PAGE TEXT =

>>>>

Congressman Demands Records On New Border Chief's Reported Links To Racist Group

Homeland Security Chairman Bennie Thompson wants to know if Customs and Border Protection reviewed Rodney Scott's alleged ties to Facebook's "I'm 10-15."

The chairman of the House Committee on Homeland Security has demanded any documents that link the new chief of the U.S. Border Patrol to a secret Facebook group that has posted racist and sexist messages, as well as vulgar attacks on lawmakers.

Rep. Bennie Thompson (D-Miss.) called for records concerning Chief Rodney Scott to determine “the extent to which Customs and Border Protection ... evaluated Mr. Scott’s engagement with social media sites in which CBP personnel engaged in racist and hateful dialogue regarding immigrants and members of Congress.” The Border Patrol is the law enforcement arm of Customs and Border Protection.

The Monday letter from Thompson followed articles by ProPublica and The Intercept last summer. According to The Intercept, Scott was one of a number of CBP leaders who participated in the “I’m 10-15” Facebook group, which refers to the code for “aliens in custody.” The group, created in 2016, includes about 9,500 current and former Border Patrol agents.

Participants have posted messages calling Latina lawmakers visiting Texas immigrant detention centers “hoes,” and one responded to a post about a teenage Guatemalan immigrant who died in U.S. custody: “If he dies, he dies,” according to screenshots from the Facebook site obtained by ProPublica.

<<<<

DATASET EXTRACT =
>>>>

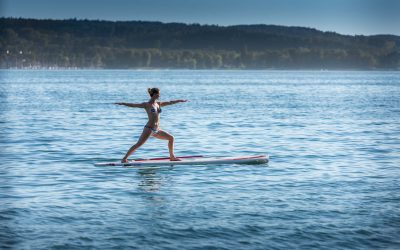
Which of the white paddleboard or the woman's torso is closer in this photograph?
the woman's torso

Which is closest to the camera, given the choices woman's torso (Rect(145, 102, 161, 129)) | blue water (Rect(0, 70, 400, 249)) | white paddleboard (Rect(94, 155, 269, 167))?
blue water (Rect(0, 70, 400, 249))

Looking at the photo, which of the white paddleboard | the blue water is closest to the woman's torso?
the white paddleboard

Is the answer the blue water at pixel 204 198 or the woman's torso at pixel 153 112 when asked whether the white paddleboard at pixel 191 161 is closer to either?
the blue water at pixel 204 198

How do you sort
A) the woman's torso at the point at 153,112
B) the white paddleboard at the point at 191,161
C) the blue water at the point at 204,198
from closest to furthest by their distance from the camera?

<<<<

SHORT PROBLEM =
Answer these from the article on the new Border Patrol chief:
(a) Which House committee does Bennie Thompson chair?
(b) What does the name of the "I'm 10-15" Facebook group refer to?
(c) About how many current and former Border Patrol agents does that group include?

RESULT =
(a) The House Committee on Homeland Security.
(b) The code for "aliens in custody."
(c) About 9,500.